N.Y museum is a time capsule

The kitchen of the Baldizzi family [Courtesy of the Lower East Side Tenement Museum]

NEW YORK — European Jewish immigrants pouring into New York City in the late 19th or early 20th centuries usually ended up in the crowded tenements of the teeming Lower East Side.

There they adapted to America, the goldenne medine, and dreamed of forging a better future for themselves and their children and grandchildren.

One of the tenements that accommodated these huddled masses is located at 97 Orchard St., near the corner of Delancey Street, in the heart of a bustling, colourful district that now encompasses Chinatown and Little Italy.

By all accounts, this five-storey red brick tenement was home to about 7,000 immigrants from more than 20 countries between 1863 and 1935.

Since the late 1980s, this non-descript building has housed the Lower East Side Tenement Museum, a renovated time capsule that imparts a flavour of that era’s living conditions.

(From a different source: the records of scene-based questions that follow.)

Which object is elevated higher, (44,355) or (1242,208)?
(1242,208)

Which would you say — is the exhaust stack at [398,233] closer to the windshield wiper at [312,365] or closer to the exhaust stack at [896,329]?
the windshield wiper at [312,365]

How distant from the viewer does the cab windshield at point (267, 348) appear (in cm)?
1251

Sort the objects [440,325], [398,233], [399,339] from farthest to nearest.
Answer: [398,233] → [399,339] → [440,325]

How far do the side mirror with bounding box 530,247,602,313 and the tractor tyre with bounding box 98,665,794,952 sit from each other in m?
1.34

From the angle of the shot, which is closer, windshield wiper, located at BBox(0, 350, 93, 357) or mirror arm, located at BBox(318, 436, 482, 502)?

One of the first high-rise residential buildings in the city, and the first tenement to be added to the National Register of Historic Places in the United States, it was built by German-born entrepreneur Lukas Glockner when this area was known as Kleine Deutschland, or Little Germany.

With the passage of time, Germans moved out and eastern European Jews, Italians, Chinese and Poles moved in, giving it a polyglot hue.

Originally, the tenement contained 22 apartments and a basement level saloon, but modifications converted two flats into commercial space. By the dawn of the 20th century, 97 Orchard St. had some 70 tenants, many from Prussia, residing in 20 units.

The museum is open seven days a week and can be seen only by guided tour from 10:30 a.m. to 5 p.m.

It offers five tours of the tenement, which is officially defined as a building housing three or more unrelated families. Four of the tours last 60 minutes each, and the grand tour is two hours long.

The 60 minute tours are “Getting By,” which focuses on a German-Jewish and an Italian Catholic family; “Piecing It Together,” which is about two Jewish families; “The Moores: An Irish Family in America,” which showcases the Irish experience in the United States, and “Confino Family Program,” which concentrates on a newly arrived Sephardi family from Greece.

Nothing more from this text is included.